InfoNgen - Financial news discovery Thursday, March 27, 2008
Over the last two years I've come across a handful of online services/applications that have sought to scour the web and discover articles/blog posts related to brands and companies. At first glance, Google Alerts provides a similar sort of function, but these offerings have sought to enhance their value in several ways
- the types of sources they include in their search i.e. reputation/trustworthiness
- the speed of their "news" discovery from the time of publication i.e. minimal latency
- smart tagging of the content to provide some structure to the information uncovered e.g. company ticker symbols
Most of the entrants into this field have targeted their offering towards financial services users, appreciating that this community attaches a high value to fast and reliable information discovery. As such, the potential revenue returns are high and the target market well defined for their sales efforts. I've previously commented on some of them - Market Clusters, Relegence and Monitor110.

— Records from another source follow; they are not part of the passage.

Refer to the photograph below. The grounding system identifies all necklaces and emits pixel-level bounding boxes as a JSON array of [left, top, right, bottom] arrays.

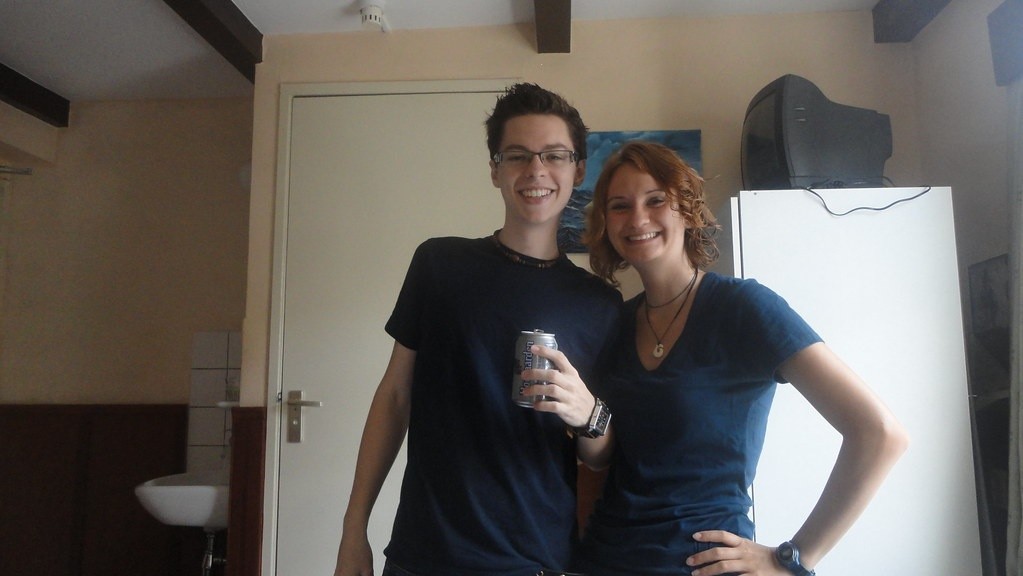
[[493, 228, 568, 269], [643, 267, 699, 357]]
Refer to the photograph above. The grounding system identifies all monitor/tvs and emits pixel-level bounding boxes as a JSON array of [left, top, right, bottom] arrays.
[[741, 74, 893, 191]]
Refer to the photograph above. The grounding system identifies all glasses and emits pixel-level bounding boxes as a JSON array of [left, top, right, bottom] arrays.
[[494, 150, 578, 168]]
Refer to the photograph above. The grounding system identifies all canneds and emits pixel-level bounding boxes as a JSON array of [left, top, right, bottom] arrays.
[[511, 329, 558, 407]]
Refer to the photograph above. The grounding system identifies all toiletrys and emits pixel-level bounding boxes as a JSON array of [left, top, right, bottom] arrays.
[[216, 454, 231, 486]]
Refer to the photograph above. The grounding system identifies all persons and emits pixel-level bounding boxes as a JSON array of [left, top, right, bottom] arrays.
[[335, 82, 624, 576], [581, 140, 906, 574]]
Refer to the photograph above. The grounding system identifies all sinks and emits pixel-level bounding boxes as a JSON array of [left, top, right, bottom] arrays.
[[135, 473, 229, 532]]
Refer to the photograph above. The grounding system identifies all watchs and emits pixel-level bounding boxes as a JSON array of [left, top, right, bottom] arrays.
[[566, 396, 611, 441], [776, 540, 816, 576]]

At the simpler end, some of these appear to be glorified RSS readers but where content is filtered by keyword relevance. Some of these tools also provide stats on numbers of mentions, broken down by source type i.e. blog, online newspaper, company annoucement and may toss in trend information akin to Google Reader trends.
At the higher end, several of these have attempted to infer positive/negative sentiment in the sources, which is incredibly difficult to do but natural language technological advances supposedly enable good approximations to sentiment to be drawn from the text. As such, by aggregating the "information" about whether there is a positive/negative sentiment trend, perhaps weighted by the importance of the source e.g. my blog scoring a low weight and the Financial Times scoring a high weight, it is hoped to detect changes in market attitude.
Another one I recently came across is InfoNgen, which I would classify as being at the simpler end of the spectrum, but useful nonetheless, particularly for firms dipping their toe-in-the-water. Unusually they have a free version alongside their premium editions, but which gives you a flavour of its usefulness. Worth inspecting.